2901 Rafal Somla	2009-12-02
      Bug#47940 - Backup: Implementation of save_vp_info() violates its specification.
      
      This patch fixes problems in the backup synchronization logic:
      
      - In case of error, all drivers which have been locked, should be 
        unlocked before we abort operation.
      
      - Potentially time consuming error reporting should not be done inside
        the synchronization phase, but only after all drivers have been
        unlocked.
     @ mysql-test/suite/backup/r/backup_errors_debug_3.result
        This test case triggers errors during unlock() of backup drivers. Since two
        drivers are used, the unlock error should be reported twice. This patch
        fixes it.
     @ sql/backup/data_backup.cc
        - Add new LOCKED driver state.
        - Add Scheduler::report_vp_errors() method.
        - Add Scheduler members m_failed_lock and m_vp_info_error which
          store information about errors encountered in the synchronization
          phase.
        - Remove error reporting from time critical methods.
        - Refactoring of the synchronization phase.
        - Add new operator and fix comments in Pump_iterator class.
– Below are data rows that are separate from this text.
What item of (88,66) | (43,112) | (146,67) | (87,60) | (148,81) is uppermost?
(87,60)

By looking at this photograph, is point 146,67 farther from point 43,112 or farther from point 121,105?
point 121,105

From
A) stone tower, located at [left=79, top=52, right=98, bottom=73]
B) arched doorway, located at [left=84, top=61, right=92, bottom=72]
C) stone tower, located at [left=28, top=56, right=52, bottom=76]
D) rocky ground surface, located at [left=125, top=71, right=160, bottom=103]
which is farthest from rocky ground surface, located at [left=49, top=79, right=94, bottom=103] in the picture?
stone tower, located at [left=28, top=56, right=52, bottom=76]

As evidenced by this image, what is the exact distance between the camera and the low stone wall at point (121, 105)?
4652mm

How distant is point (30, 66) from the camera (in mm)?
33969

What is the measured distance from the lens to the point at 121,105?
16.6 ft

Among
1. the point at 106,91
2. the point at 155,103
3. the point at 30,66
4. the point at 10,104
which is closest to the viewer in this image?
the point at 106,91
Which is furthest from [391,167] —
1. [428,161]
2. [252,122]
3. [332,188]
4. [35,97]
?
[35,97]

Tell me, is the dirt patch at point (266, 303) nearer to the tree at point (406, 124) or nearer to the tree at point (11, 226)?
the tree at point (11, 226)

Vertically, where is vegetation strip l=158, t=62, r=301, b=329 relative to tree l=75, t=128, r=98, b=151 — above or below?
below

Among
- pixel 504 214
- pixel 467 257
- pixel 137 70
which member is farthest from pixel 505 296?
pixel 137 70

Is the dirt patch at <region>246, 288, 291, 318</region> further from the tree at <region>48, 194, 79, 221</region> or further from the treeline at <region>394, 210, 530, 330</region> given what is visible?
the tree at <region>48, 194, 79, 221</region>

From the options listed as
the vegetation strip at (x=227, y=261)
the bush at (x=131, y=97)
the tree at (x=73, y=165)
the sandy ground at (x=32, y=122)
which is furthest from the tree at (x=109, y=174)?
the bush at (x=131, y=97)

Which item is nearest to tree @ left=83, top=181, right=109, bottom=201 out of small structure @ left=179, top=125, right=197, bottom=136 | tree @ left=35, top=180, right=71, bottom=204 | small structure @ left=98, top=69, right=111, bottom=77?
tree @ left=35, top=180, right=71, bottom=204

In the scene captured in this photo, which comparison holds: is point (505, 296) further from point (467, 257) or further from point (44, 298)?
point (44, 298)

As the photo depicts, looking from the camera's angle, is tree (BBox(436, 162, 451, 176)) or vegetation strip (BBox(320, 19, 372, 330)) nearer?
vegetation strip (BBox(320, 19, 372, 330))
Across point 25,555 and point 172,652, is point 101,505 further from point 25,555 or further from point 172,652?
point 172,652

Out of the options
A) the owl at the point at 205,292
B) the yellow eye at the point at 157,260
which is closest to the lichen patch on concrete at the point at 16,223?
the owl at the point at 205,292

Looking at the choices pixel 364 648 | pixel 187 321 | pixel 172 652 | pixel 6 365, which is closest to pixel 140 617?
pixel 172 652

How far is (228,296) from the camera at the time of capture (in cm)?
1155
        - Refactor Pump_iterator::lock()/unlock() methods: make sure all 
          drivers which have been locked are unlocked in case of error.
        - Refactor Backup_pump methods: remove error reporting and 
          handle the new LOCKED state.
[2 Dec 2009 10:51] Rafal Somla
Pushed to mysql-6.0-backup tree.
revid:rafal.somla@sun.com-20091202105014-u8ei828qwpdkjs03
[20 Feb 2010 9:17] Bugs System
Pushed into 6.0.14-alpha (revid:ingo.struewing@sun.com-20100218152520-s4v1ld76bif06eqn) (version source revid:ingo.struewing@sun.com-20100119103538-wtp5alpz4p2jayl5) (merge vers: 6.0.14-alpha) (pib:16)
[8 Mar 2010 14:56] Paul DuBois
No user-visible changes. No changelog entry needed.